Eric had fully expected her to shut him out. To counter his proposal with an offensive that would leave him bleeding his emotions all over the sheets.
Instead she’d finally laid her heart, her fears, open to him.
He sat up, for the first time hope emerging, pushing through his array of weapons.
“You won’t lose me, Sara. I won’t allow that to happen.”
“How can you say that?” she whispered. “You don’t know what might happen tomorrow, or the day after that.”
“Neither do you.” He longed to haul her into his arms. “So why waste time we can spend together worrying about what if?”
She looked at him. The pain shining bright in her eyes sliced like a knife through his heart. “What about my job? Truman?”
He knew a strong relief. But also knew he had to act fast, before she shut him out again. “Take some time off. You can probably see to a lot of your tasks on your laptop, right? And we can take the Lab with us.”
She didn’t appear convinced, as if she’d expected a different answer. Or perhaps it wasn’t the answer at all, but the question that should have been different.
“What about Gertrude and Howard?”
Andy’s parents.
Eric blinked. In all honesty, he had never considered the older couple. Andy had been their only child. And when he’d visited the other day, he couldn’t help feeling awkward in their company. Because of the circumstances of his past with Andy, yes, but there had been something more…almost as if their continued close connection with Sara allowed them to buy into the delusion that their son was only away on assignment and he would be returning any day now.
“Tell them you’re going on vacation.”
She laughed without humor. “I never go on vacation.”
He reached out and cupped her chin with his hand, wiping some of the dampness from her skin. “Well, then, it sounds like it’s long time since you started…”
To his surprise, she leaned into his touch and then melted into his arms, allowing the sheet to drop.
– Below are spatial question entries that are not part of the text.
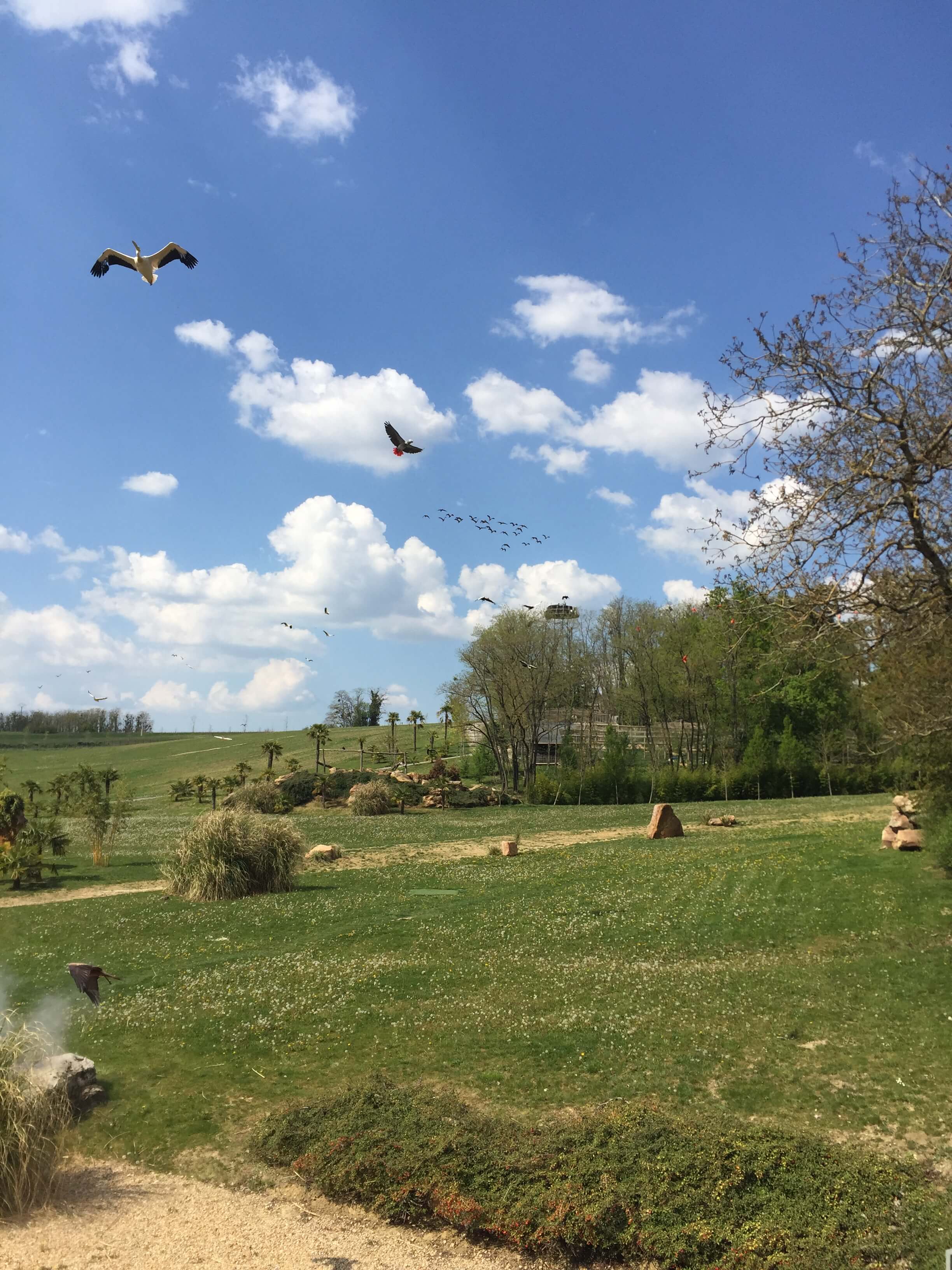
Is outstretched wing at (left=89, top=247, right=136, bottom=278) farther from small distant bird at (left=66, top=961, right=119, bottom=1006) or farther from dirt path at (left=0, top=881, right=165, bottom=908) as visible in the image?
dirt path at (left=0, top=881, right=165, bottom=908)

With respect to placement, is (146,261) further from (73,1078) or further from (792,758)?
(792,758)

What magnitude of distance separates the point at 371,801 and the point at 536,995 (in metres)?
36.4

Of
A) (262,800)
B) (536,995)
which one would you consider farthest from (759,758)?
(536,995)

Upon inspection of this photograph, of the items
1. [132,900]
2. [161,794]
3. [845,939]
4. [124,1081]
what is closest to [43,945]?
[132,900]

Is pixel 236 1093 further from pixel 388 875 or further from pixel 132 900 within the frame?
pixel 388 875

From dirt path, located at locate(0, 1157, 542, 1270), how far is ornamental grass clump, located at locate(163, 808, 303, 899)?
45.4 ft

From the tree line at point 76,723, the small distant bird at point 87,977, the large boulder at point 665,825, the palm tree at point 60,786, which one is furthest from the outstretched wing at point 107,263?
the tree line at point 76,723

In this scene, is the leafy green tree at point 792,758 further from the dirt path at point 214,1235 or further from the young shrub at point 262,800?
the dirt path at point 214,1235

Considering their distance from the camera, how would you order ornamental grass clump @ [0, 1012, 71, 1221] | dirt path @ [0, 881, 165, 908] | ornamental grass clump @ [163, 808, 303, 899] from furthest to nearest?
1. dirt path @ [0, 881, 165, 908]
2. ornamental grass clump @ [163, 808, 303, 899]
3. ornamental grass clump @ [0, 1012, 71, 1221]

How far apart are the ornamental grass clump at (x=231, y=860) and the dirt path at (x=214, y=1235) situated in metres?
13.8

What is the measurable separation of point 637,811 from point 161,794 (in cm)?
4324

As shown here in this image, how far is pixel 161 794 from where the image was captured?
6994cm

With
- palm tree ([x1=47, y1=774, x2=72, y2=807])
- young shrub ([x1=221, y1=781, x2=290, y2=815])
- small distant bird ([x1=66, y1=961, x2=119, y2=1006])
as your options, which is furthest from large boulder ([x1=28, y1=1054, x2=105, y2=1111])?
young shrub ([x1=221, y1=781, x2=290, y2=815])

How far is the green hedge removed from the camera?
19.5 feet
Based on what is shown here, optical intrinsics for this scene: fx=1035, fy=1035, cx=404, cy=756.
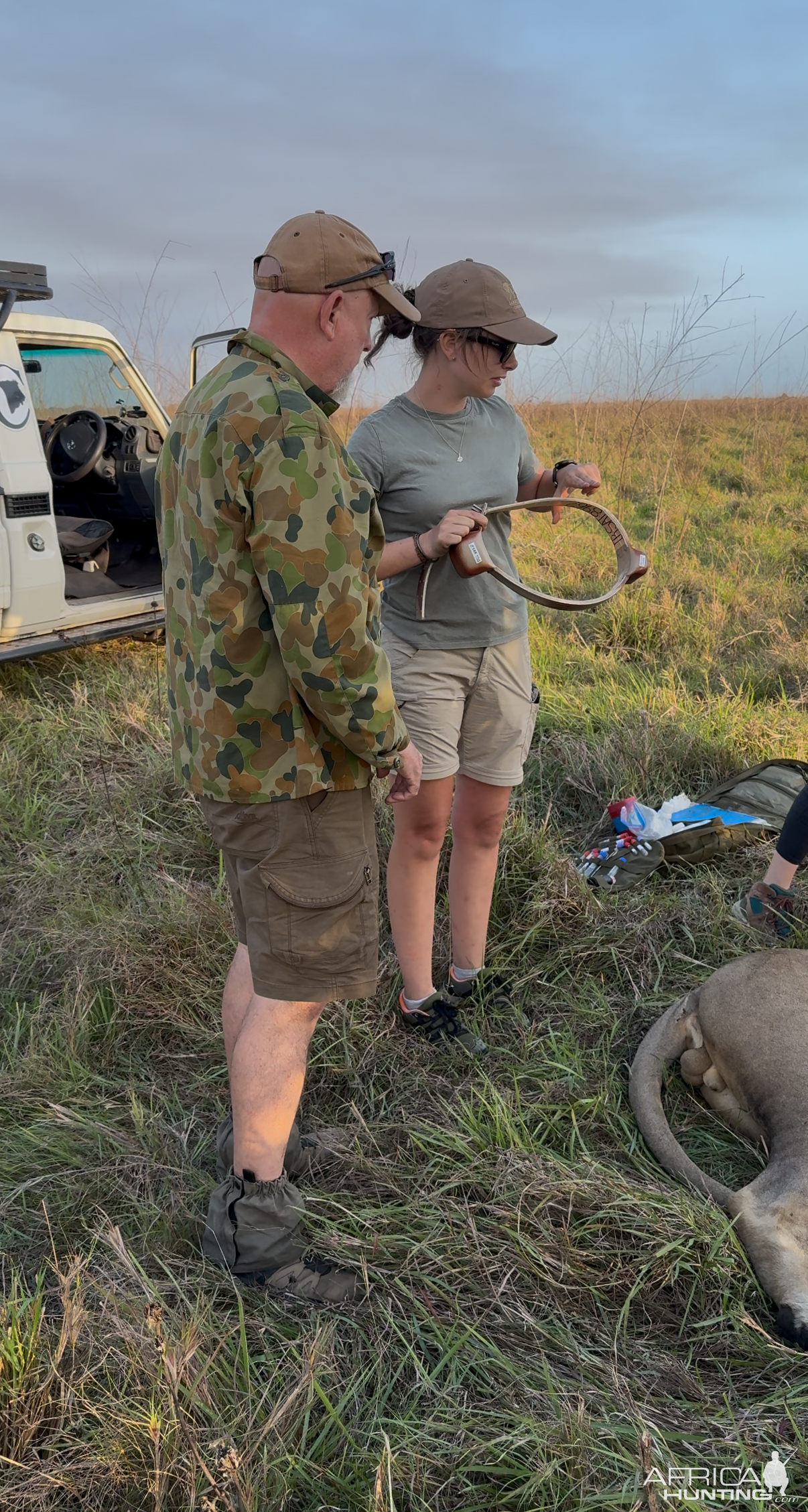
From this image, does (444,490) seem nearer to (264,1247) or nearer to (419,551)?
(419,551)

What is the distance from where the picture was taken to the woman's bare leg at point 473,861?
9.50ft

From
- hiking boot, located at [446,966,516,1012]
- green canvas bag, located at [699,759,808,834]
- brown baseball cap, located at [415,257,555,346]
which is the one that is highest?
brown baseball cap, located at [415,257,555,346]

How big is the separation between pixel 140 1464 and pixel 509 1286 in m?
0.77

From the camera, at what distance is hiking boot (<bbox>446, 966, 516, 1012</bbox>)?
3.07 meters

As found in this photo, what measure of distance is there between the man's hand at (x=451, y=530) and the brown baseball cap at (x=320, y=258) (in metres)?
0.61

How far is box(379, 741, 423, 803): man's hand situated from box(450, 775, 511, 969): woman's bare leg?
73 centimetres

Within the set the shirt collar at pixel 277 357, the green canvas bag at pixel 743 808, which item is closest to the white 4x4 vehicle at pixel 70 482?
the green canvas bag at pixel 743 808

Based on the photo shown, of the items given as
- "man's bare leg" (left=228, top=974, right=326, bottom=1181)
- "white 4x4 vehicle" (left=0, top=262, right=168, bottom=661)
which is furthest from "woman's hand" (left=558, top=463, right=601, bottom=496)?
"white 4x4 vehicle" (left=0, top=262, right=168, bottom=661)

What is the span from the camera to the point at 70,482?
6254mm

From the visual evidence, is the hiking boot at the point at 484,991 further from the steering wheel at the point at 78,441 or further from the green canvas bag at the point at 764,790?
the steering wheel at the point at 78,441

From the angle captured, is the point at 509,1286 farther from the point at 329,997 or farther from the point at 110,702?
the point at 110,702

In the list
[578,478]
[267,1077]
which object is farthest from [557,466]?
[267,1077]

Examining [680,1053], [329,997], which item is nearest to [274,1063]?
[329,997]

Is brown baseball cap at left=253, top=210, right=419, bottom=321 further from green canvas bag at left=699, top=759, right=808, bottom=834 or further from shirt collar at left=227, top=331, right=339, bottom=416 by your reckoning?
green canvas bag at left=699, top=759, right=808, bottom=834
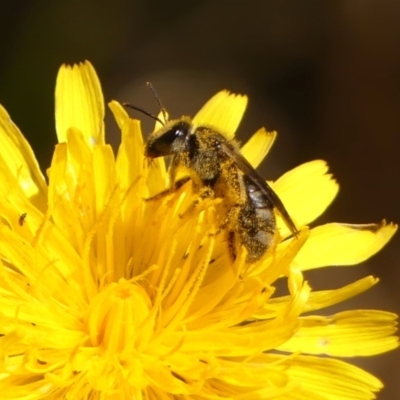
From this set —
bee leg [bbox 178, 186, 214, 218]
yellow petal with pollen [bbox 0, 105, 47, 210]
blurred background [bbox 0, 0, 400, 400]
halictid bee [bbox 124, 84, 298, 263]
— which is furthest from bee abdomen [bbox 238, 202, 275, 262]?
blurred background [bbox 0, 0, 400, 400]

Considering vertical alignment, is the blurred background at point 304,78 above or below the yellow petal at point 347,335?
above

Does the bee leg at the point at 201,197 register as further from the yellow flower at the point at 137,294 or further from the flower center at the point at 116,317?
the flower center at the point at 116,317

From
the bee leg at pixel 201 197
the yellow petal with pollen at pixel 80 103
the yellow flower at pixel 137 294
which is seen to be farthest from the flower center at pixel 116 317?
the yellow petal with pollen at pixel 80 103

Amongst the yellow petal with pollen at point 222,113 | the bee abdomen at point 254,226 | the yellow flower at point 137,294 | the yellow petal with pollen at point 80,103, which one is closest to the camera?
the yellow flower at point 137,294

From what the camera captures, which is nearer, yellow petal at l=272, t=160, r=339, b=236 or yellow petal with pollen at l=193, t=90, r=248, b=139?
yellow petal at l=272, t=160, r=339, b=236

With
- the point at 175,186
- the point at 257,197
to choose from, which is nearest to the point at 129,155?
the point at 175,186

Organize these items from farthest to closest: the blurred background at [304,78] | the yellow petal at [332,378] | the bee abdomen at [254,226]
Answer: the blurred background at [304,78] → the yellow petal at [332,378] → the bee abdomen at [254,226]

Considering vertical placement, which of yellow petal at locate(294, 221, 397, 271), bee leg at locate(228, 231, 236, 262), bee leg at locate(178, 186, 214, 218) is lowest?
yellow petal at locate(294, 221, 397, 271)

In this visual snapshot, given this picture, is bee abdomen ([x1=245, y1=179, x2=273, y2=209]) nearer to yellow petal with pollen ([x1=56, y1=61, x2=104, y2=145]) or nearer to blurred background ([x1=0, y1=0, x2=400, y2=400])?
yellow petal with pollen ([x1=56, y1=61, x2=104, y2=145])
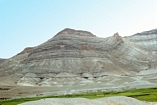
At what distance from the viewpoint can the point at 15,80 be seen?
10456 centimetres

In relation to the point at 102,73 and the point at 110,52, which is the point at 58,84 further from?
the point at 110,52

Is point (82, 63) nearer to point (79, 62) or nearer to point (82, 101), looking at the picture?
point (79, 62)

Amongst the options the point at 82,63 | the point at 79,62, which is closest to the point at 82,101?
the point at 82,63

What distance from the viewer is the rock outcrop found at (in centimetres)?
10156

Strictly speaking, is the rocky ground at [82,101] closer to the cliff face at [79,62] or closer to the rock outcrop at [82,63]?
the rock outcrop at [82,63]

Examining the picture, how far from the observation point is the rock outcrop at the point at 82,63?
101562mm

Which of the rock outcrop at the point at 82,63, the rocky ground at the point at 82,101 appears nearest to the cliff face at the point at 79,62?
the rock outcrop at the point at 82,63

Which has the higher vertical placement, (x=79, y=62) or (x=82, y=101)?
(x=79, y=62)

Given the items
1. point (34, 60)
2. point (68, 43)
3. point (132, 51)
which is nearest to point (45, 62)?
point (34, 60)

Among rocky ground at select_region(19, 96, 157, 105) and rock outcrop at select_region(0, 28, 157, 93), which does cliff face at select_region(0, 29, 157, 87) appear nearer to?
rock outcrop at select_region(0, 28, 157, 93)

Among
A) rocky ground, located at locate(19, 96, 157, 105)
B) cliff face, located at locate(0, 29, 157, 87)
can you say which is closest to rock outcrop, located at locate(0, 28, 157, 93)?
cliff face, located at locate(0, 29, 157, 87)

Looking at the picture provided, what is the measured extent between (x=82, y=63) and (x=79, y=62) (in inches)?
61.3

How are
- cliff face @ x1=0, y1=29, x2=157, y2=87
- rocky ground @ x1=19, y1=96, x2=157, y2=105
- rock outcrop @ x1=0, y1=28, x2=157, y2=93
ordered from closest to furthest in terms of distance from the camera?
1. rocky ground @ x1=19, y1=96, x2=157, y2=105
2. rock outcrop @ x1=0, y1=28, x2=157, y2=93
3. cliff face @ x1=0, y1=29, x2=157, y2=87

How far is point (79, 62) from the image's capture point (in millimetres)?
116125
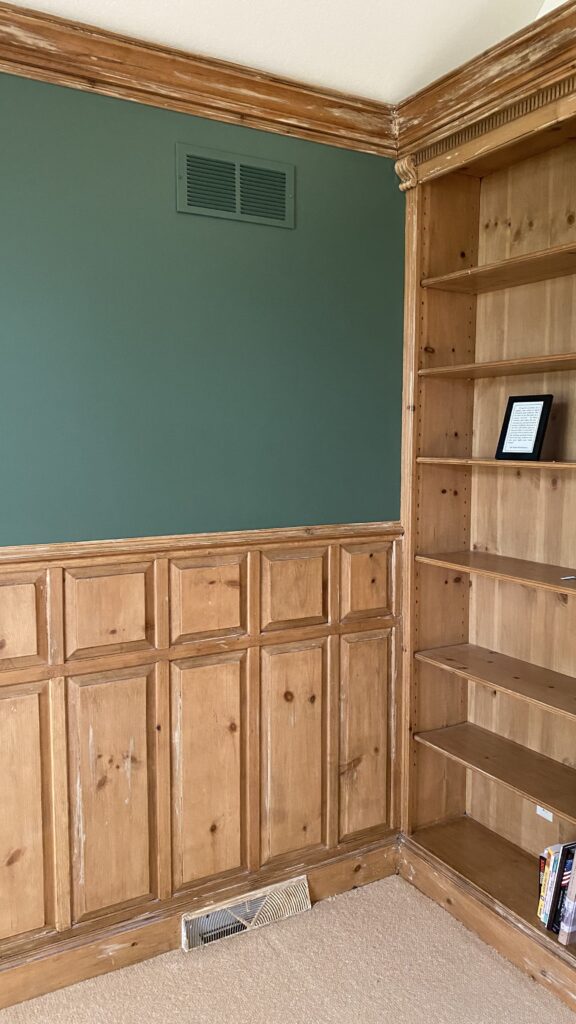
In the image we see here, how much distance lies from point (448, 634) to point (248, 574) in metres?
0.86

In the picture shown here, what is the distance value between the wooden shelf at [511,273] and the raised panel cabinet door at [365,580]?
0.92 m

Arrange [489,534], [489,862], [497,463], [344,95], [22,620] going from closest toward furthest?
[22,620]
[497,463]
[344,95]
[489,862]
[489,534]

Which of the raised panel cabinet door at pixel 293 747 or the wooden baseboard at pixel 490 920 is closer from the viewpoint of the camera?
the wooden baseboard at pixel 490 920

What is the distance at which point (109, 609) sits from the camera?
2.25m

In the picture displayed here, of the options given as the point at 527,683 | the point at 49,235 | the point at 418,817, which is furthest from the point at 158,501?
the point at 418,817

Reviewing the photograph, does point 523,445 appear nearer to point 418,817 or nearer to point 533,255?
point 533,255

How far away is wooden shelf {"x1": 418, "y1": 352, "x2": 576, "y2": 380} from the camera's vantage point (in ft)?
7.22

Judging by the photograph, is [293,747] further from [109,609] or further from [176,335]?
[176,335]

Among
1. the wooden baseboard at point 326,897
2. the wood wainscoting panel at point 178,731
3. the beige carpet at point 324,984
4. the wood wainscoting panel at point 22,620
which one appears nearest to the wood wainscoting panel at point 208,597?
the wood wainscoting panel at point 178,731

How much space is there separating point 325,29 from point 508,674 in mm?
2041

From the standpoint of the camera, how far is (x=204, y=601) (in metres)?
2.39

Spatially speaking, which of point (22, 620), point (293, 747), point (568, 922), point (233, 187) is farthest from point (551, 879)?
point (233, 187)

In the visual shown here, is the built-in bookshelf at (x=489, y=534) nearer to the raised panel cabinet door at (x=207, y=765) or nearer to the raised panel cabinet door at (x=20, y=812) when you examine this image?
the raised panel cabinet door at (x=207, y=765)

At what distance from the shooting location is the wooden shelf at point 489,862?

Eric closed his eyes, marveling in the warmth of her skin against his. How small. How sexy.
Her movements doubled the hope swelling inside him. Did he finally have her? Would she come to Texas with him?
He thought of his family and all he’d introduce to her. Show her. From the stables to the back nine where he used to spend so much of his time as a kid chewing on stalks of straw and contemplating the world from under his Oilers ball cap.
“I can’t.”
She’d said the words so quietly, he nearly didn’t hear them.
But hear them, he did. And his heart dipped low in his stomach. But rather than let go of her, he held her closer.
“Thank you, Eric. Your offer is the best one I’ve heard in a long, long time.”